Spiega, chi sia la fera, о a morte corri![79]

Кто не затрепетал бы тут от величайшего наслаждения… от восторга, от удивления и страха, кто не смог бы вместе с Калафом в отчаянии небесного блаженства воскликнуть: «Oh bellezza! Oh splendor!..»[80]

Коричневый. Вот видите, не будь у вашей синьоры таких сияющих глаз, каков был бы эффект этой главной сцены всей драмы? Я как раз хотел упомянуть Турандот как одну из самых трудных ролей с точки зрения требований, которые она предъявляет актрисе. Только совершенная артистка передаст героичность, вернее, безумную ярость Турандот, не убив очарования прелестнейшей женственности. И к тому же эта совершенная артистка должна быть молодой и красивой, притом такой красивой, какой не сделают никакие на свете румяна и краски. Если она не сверкнет на Калафа такими глазами, как у вашей брешианки, или, откинув покрывало, откроет заурядное, ничем не примечательное личико, то смятение Калафа покажется, как и вся эта сцена, смешным. Мне, кстати, посчастливилось видеть немецкую Турандот, которую вполне можно поставить рядом с вашей брешианкой, и заодно такого замечательного Альтоума[81], что лучшего и желать нельзя. Его величество носило огромную китайскую шляпу и двигалось в тяжелых одеждах медленно, величаво, торжественно, как то и подобает сказочному императору. В сочетании с тяжеловесной важностью его постоянная растроганность была особенно причудлива. Большой, диковинный платок развевался у него в руке, он вытирал им каким-то своеобразным манером слезы, восседая на троне в диване, и в увещеваниях, которые он обращал к Турандот, голос его часто звенел, как китайские колокольчики. Актер великолепно передал глубокую иронию этой замечательной роли.

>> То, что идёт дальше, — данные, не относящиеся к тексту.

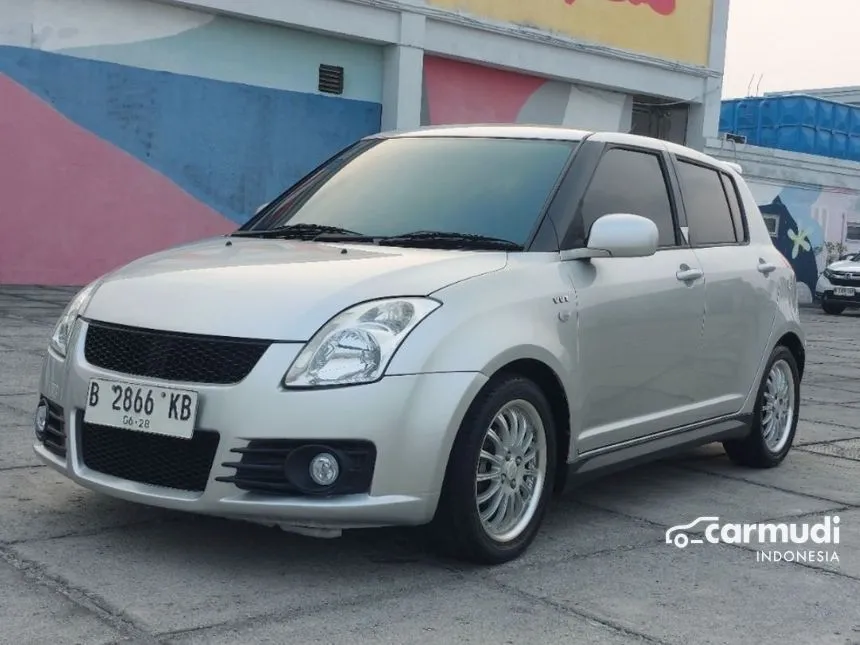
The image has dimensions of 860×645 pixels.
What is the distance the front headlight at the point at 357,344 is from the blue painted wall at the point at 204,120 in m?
12.2

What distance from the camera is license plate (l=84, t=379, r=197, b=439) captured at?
3.94 metres

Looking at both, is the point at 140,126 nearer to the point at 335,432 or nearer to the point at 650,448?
the point at 650,448

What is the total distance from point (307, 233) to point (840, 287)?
20619 millimetres

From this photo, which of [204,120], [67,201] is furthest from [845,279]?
[67,201]

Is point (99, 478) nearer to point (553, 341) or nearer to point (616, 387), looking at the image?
point (553, 341)

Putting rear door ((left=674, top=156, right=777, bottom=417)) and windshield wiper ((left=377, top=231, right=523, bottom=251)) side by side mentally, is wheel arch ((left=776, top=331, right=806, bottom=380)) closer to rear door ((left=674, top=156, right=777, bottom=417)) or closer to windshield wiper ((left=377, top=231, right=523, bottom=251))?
rear door ((left=674, top=156, right=777, bottom=417))

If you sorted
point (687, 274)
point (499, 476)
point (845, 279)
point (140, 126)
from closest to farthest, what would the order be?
point (499, 476) → point (687, 274) → point (140, 126) → point (845, 279)

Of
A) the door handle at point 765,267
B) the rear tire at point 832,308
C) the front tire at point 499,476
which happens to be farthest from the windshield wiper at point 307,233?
the rear tire at point 832,308

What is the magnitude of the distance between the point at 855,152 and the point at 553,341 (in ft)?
91.0

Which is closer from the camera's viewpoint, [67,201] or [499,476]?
[499,476]

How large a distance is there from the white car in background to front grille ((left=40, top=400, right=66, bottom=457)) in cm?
2145

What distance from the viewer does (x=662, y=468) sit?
6.43 meters

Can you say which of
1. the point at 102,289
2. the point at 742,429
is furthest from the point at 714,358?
the point at 102,289

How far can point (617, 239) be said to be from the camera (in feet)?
15.7
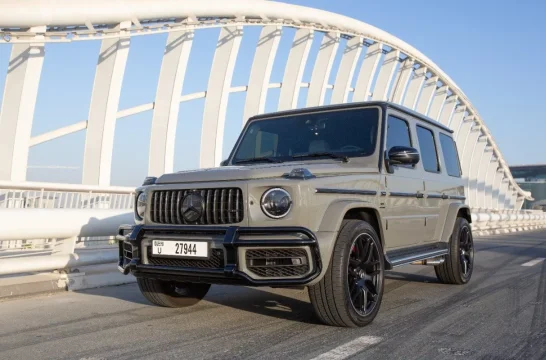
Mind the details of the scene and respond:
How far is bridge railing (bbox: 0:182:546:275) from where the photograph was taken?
554 centimetres

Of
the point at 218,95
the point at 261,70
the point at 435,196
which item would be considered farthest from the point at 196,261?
the point at 261,70

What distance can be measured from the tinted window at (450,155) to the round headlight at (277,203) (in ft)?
12.5

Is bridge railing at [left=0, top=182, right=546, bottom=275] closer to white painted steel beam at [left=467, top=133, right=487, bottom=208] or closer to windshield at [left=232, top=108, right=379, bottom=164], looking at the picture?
windshield at [left=232, top=108, right=379, bottom=164]

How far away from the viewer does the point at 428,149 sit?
6.66 meters

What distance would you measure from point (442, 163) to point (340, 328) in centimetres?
346

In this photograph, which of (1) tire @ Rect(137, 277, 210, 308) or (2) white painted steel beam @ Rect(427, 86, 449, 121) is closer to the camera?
(1) tire @ Rect(137, 277, 210, 308)

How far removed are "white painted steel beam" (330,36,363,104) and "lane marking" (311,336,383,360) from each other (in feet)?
66.9

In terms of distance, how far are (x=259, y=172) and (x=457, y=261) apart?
3.72 m

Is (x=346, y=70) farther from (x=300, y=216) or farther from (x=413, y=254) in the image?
(x=300, y=216)

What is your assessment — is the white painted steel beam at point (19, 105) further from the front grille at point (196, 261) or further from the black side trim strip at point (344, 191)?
the black side trim strip at point (344, 191)

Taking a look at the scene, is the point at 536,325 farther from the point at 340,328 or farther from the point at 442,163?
the point at 442,163

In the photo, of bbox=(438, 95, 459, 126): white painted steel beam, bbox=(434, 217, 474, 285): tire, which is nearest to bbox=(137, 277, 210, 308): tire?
bbox=(434, 217, 474, 285): tire

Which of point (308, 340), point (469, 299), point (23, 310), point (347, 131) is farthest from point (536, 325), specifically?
point (23, 310)

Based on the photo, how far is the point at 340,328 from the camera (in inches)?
170
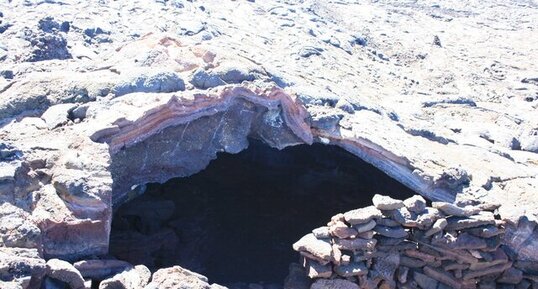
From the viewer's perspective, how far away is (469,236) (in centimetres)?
666

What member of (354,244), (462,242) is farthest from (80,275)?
(462,242)

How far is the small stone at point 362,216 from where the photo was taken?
6.36 metres

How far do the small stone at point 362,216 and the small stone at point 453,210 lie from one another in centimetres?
64

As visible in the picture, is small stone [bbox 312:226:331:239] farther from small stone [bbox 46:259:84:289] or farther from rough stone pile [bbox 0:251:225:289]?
small stone [bbox 46:259:84:289]

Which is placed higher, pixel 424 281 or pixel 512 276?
pixel 512 276

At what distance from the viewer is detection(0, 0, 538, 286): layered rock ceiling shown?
18.2ft

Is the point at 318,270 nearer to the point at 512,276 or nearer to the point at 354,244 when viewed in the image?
the point at 354,244

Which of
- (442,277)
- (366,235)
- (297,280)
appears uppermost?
(366,235)

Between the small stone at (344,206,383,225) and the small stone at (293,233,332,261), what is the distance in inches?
13.8

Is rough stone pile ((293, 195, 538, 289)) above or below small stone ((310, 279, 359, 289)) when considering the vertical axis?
above

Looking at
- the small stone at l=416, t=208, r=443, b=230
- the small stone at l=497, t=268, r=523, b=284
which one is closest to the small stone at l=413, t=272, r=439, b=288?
the small stone at l=416, t=208, r=443, b=230

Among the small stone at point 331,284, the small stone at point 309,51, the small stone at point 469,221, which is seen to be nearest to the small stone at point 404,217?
the small stone at point 469,221

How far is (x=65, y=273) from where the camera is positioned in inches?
193

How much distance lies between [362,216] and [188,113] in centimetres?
210
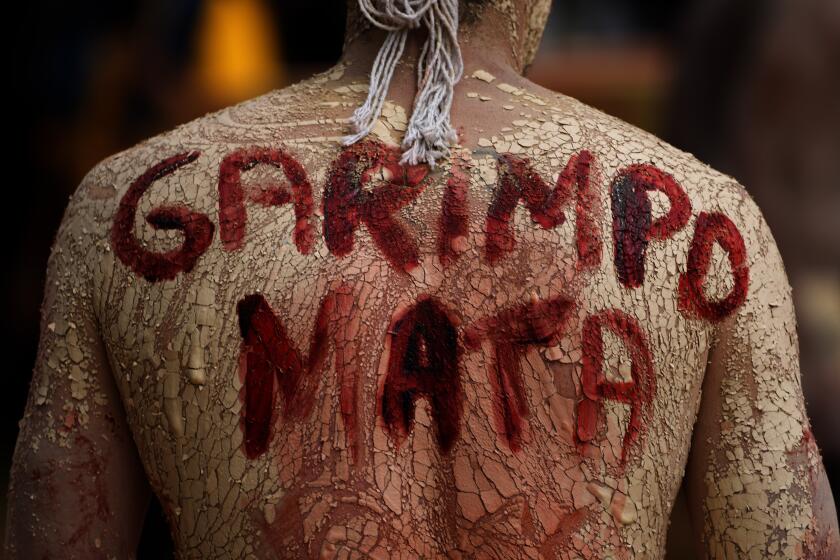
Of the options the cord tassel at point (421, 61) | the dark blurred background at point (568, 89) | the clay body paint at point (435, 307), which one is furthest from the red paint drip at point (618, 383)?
the dark blurred background at point (568, 89)

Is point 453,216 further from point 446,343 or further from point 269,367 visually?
point 269,367

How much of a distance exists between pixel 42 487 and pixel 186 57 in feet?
14.4

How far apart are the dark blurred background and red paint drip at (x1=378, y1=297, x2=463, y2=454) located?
2.57m

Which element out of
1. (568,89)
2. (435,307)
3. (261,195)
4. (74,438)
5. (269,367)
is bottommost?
(74,438)

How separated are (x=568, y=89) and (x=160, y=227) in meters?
4.19

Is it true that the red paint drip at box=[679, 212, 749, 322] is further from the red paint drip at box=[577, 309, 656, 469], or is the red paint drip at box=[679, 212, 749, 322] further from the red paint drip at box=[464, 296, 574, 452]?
the red paint drip at box=[464, 296, 574, 452]

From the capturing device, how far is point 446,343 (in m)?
1.71

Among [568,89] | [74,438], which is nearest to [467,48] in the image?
[74,438]

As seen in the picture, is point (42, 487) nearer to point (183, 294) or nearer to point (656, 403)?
point (183, 294)

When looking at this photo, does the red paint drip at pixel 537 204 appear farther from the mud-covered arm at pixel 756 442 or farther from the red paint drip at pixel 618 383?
the mud-covered arm at pixel 756 442

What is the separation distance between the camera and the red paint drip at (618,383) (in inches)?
67.7

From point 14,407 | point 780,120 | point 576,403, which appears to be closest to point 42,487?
point 576,403

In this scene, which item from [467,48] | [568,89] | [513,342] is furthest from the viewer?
[568,89]

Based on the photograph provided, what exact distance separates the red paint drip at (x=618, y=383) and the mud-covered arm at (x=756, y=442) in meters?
0.14
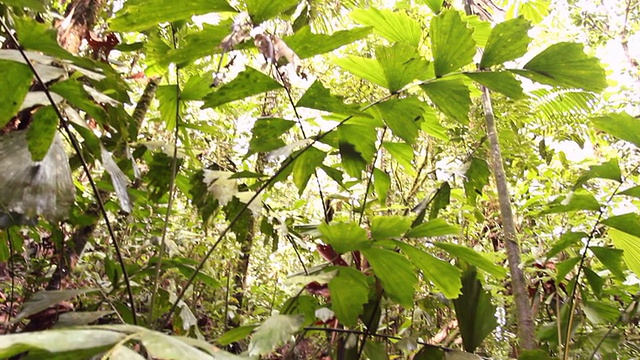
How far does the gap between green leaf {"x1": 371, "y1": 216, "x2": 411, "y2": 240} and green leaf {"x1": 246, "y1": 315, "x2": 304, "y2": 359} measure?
23cm

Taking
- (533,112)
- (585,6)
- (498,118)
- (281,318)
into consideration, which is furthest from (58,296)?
(585,6)

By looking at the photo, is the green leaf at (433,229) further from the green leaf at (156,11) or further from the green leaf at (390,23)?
the green leaf at (156,11)

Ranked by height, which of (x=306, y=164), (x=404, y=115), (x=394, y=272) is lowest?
(x=394, y=272)

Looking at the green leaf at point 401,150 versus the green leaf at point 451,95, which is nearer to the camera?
the green leaf at point 451,95

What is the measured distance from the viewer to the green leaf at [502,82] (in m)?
0.81

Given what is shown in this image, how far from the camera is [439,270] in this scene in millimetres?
905

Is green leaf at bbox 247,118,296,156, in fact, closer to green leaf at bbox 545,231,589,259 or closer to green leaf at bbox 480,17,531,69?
green leaf at bbox 480,17,531,69

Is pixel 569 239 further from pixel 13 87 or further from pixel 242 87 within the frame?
pixel 13 87

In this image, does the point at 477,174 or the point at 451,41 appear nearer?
the point at 451,41

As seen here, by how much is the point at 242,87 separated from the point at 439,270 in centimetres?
55

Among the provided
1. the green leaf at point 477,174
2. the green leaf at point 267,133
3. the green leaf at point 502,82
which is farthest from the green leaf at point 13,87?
the green leaf at point 477,174

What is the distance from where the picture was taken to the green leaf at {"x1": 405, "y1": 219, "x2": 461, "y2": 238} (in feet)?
2.93

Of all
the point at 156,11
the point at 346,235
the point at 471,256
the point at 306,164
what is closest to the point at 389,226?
the point at 346,235

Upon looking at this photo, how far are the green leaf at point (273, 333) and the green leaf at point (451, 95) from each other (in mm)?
513
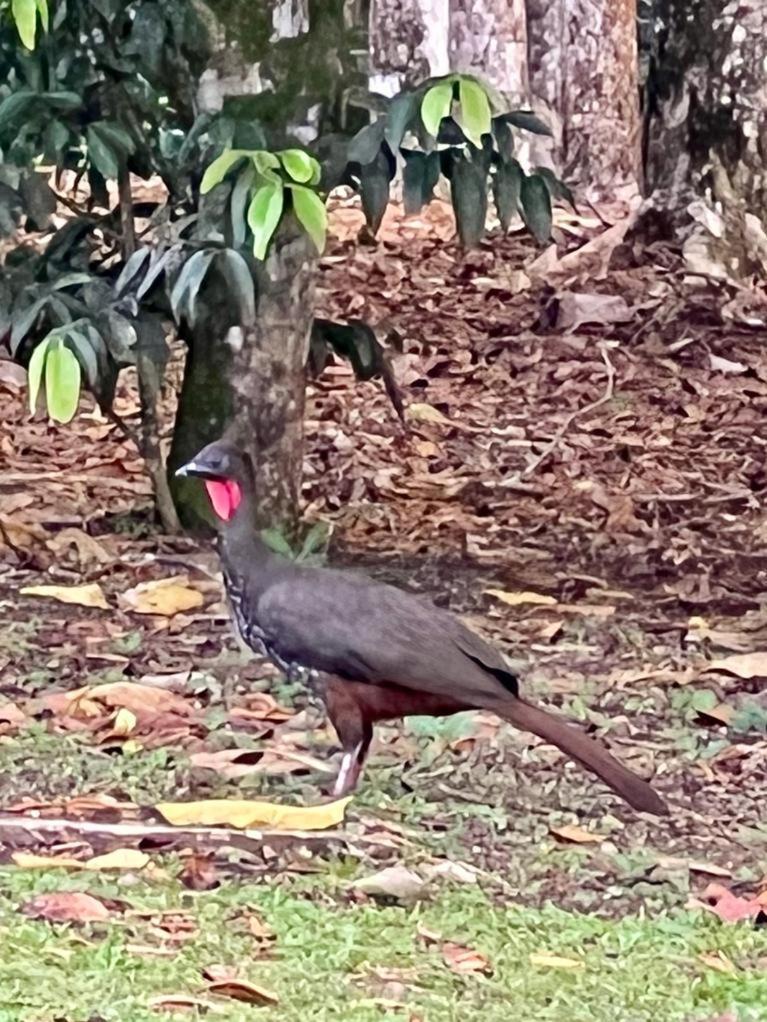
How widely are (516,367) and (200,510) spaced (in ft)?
10.8

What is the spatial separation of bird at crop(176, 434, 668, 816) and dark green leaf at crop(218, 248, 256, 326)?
0.63 metres

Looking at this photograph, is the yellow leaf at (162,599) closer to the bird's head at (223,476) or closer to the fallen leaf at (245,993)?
the bird's head at (223,476)

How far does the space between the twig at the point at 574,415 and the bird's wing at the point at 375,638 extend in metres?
3.23

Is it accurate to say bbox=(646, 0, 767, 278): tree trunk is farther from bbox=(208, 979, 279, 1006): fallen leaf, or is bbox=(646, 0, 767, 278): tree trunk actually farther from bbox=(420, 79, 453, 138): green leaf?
bbox=(208, 979, 279, 1006): fallen leaf

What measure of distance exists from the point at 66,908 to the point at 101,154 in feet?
7.06

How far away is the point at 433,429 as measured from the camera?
855cm

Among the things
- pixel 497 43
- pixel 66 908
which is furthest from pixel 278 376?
pixel 497 43

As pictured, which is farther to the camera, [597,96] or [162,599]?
[597,96]

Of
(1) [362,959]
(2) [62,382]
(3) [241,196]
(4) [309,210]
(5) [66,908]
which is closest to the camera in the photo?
(1) [362,959]

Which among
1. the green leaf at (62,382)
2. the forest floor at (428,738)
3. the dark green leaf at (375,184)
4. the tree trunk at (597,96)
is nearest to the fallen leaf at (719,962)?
the forest floor at (428,738)

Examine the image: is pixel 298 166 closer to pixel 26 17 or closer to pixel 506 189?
pixel 26 17

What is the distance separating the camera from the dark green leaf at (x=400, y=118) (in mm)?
4910

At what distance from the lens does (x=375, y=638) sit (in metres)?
4.50

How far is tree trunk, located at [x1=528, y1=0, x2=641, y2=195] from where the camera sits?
477 inches
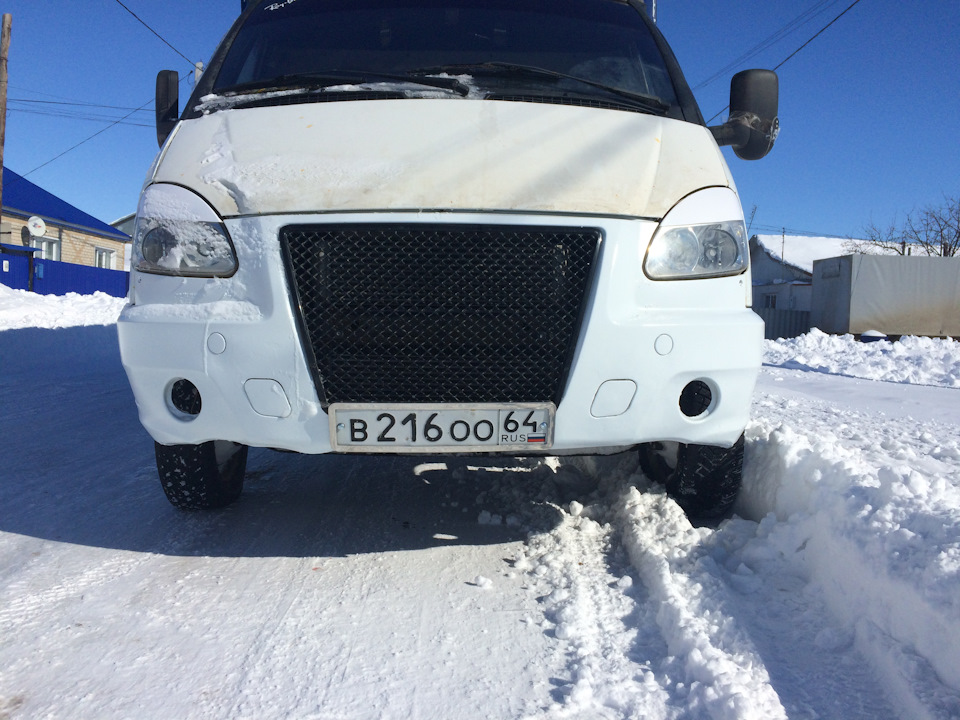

Он, Турандот и Адельма, чья роль досталась замечательнейшей актрисе, вознаградили меня за убожество остальных, виною которому было главным образом плохое переложение. И тут тоже неудача большого писателя подтверждает мою мысль, что переложение вообще дело сомнительное. При сравнении с оригиналом не понимаешь, как умудрился автор немецкого переложения смазать самые чудесные черты, а главное — сделать характерные маски такими скучными и бесцветными.

Серый. Почему вы так саркастически улыбались, когда я рассказывал о своей брешианке?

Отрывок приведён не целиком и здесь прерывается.